“I want people to open their hearts. You can be in the business world, but at the end of the day it is all about hearts connecting,” declares Chandrika Tandon, who was one of McKinsey’s most formidable deal makers, before she quit to try and create economic well-being through education and spread love, light and laughter through music.

Tandon, who applied her business skills in academia first at the New York University, helping it climb up the rankings in a big way, is now focussing her energies on creating the Boyd-Tandon Business School at her alma mater, Madras Christian College in Chennai.

A view of Madras Christian College in Tambaram

A view of Madras Christian College in Tambaram | Photo Credit: VELANKANNI RAJ B

On Thursday, the philanthropist — who along with her husband Ranjan Tandon had donated $100 million in 2015 to NYU’s engineering school (it was renamed NYU Tandon School of Engineering) — will be in Chennai to lay down the nuts and bolts for the MCC Boyd Tandon School of Business, which she says is scheduled to start soon. “We have the AICTE approval, the building, the bursar, the dean, the advisory council in place,” she says.

Re-imagining MBA

The multifaceted leader, who is a Grammy nominated singer, and Founder and Chair of Tandon Capital Associates, talks about flipping the classroom radically at the Boyd Tandon B-School and re-imagining the MBA.

Tandon, older sister of former Pepsico Chief Indra Nooyi, is big on convergence in education, bringing together the arts, commerce and science streams, and also instilling ethics and values. “The goal is to not set up any old business school.
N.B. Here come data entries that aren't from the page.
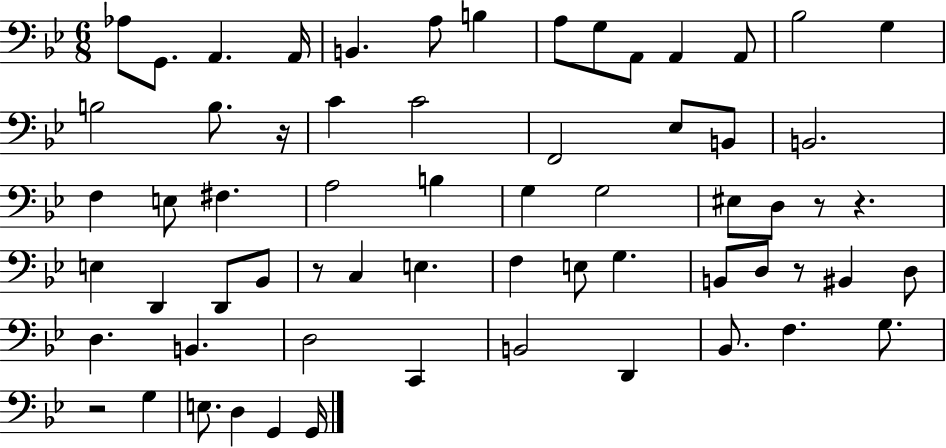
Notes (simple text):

Ab3/e G2/e. A2/q. A2/s B2/q. A3/e B3/q A3/e G3/e A2/e A2/q A2/e Bb3/h G3/q B3/h B3/e. R/s C4/q C4/h F2/h Eb3/e B2/e B2/h. F3/q E3/e F#3/q. A3/h B3/q G3/q G3/h EIS3/e D3/e R/e R/q. E3/q D2/q D2/e Bb2/e R/e C3/q E3/q. F3/q E3/e G3/q. B2/e D3/e R/e BIS2/q D3/e D3/q. B2/q. D3/h C2/q B2/h D2/q Bb2/e. F3/q. G3/e. R/h G3/q E3/e. D3/q G2/q G2/s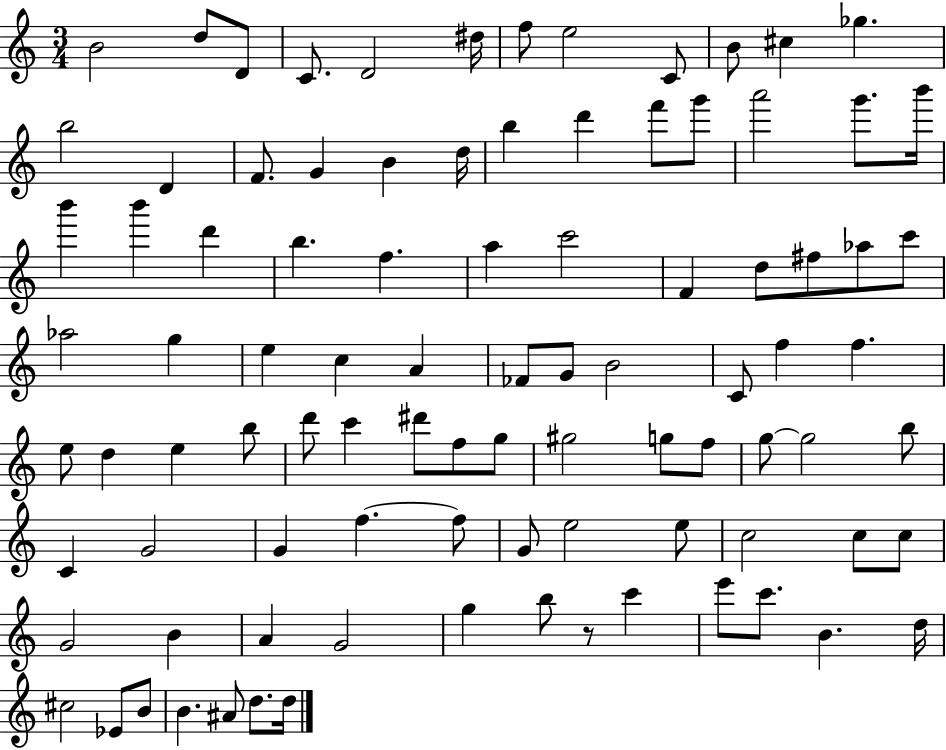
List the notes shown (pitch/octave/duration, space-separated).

B4/h D5/e D4/e C4/e. D4/h D#5/s F5/e E5/h C4/e B4/e C#5/q Gb5/q. B5/h D4/q F4/e. G4/q B4/q D5/s B5/q D6/q F6/e G6/e A6/h G6/e. B6/s B6/q B6/q D6/q B5/q. F5/q. A5/q C6/h F4/q D5/e F#5/e Ab5/e C6/e Ab5/h G5/q E5/q C5/q A4/q FES4/e G4/e B4/h C4/e F5/q F5/q. E5/e D5/q E5/q B5/e D6/e C6/q D#6/e F5/e G5/e G#5/h G5/e F5/e G5/e G5/h B5/e C4/q G4/h G4/q F5/q. F5/e G4/e E5/h E5/e C5/h C5/e C5/e G4/h B4/q A4/q G4/h G5/q B5/e R/e C6/q E6/e C6/e. B4/q. D5/s C#5/h Eb4/e B4/e B4/q. A#4/e D5/e. D5/s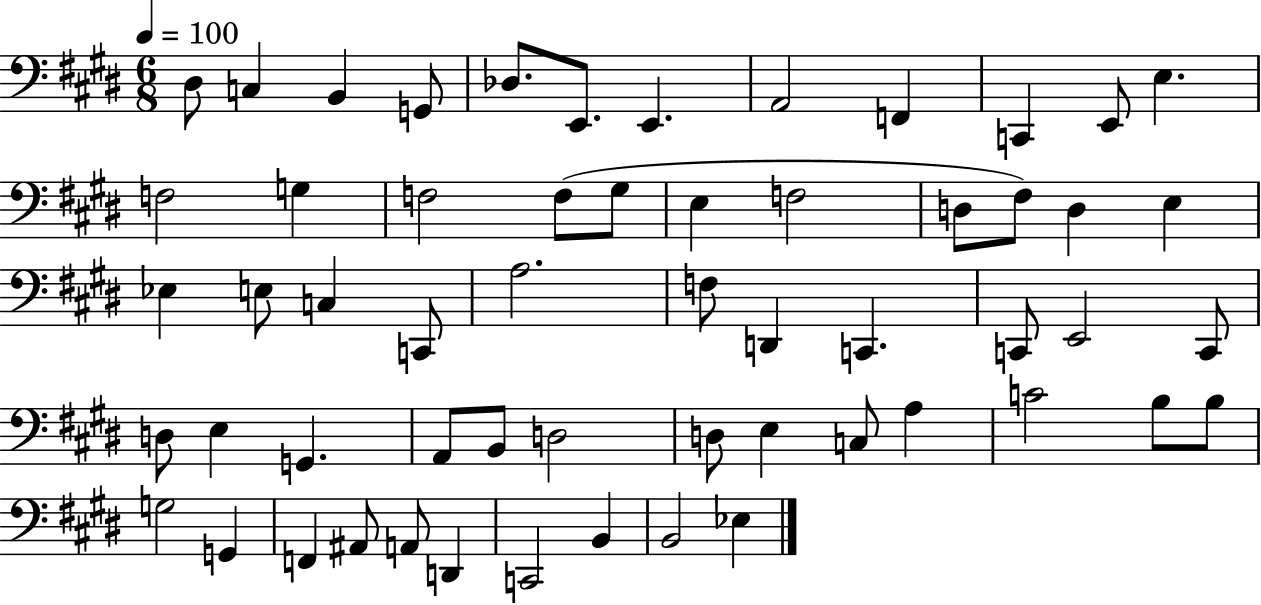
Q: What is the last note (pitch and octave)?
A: Eb3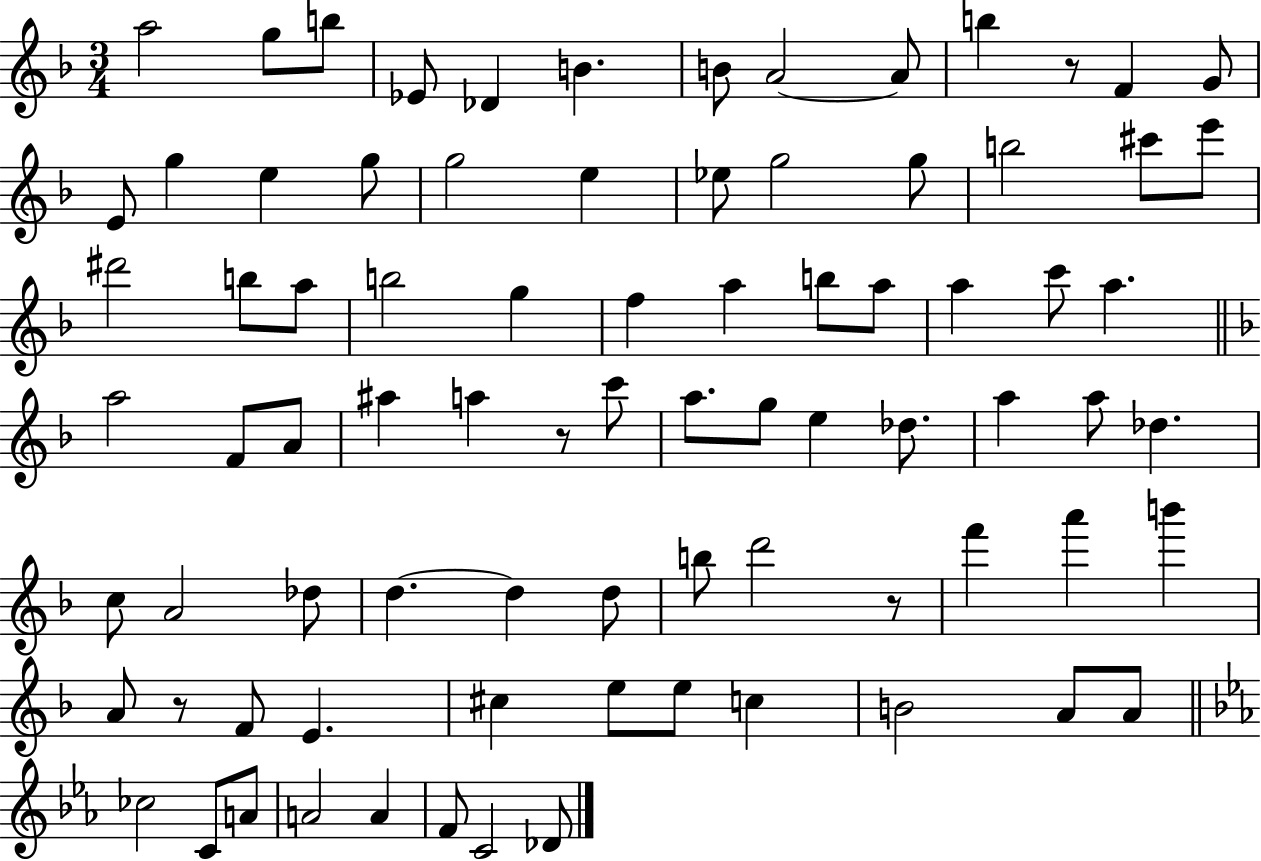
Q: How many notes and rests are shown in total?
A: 82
Here is the chance to offer a sense of ethics and social responsibility, and bring the values that MCC is known for to a business programme,” she says.

Musical Journey

Even as she is on the phone engaging with MCC alumni to get involved with the MCC B-School project, she is also on a musical journey, promoting Ammu’s Treasures — a 35 songs, 21 chants album, she just released. Ammu is what her grandchildren call her and the album’s genesis lies in the songs she hummed to her grandchildren.

Tandon, whose musical repertoire is wide and whose earlier album Soul Call was nominated for the Grammy, describes Ammu’s treasures as an expression of intergenerational love. “I went to Prague and sang it to the Ukrainian children at the refugee camp. They wanted hugs. And none of us spoke English. My mission is to take Ammu’s treasures and sing with families,” she says. “I don’t want to sing ‘for’ families but ‘with’ them,” she emphasises.

Ammu’s Treasures, she says, is her attempt to create an unconditional feeling of love. Ammu, she says, is a delicious word that means sweetness, happiness and purity. “The album is an attempt to remind everyone about the Ammus in our heart and that we need to express the Ammuness.”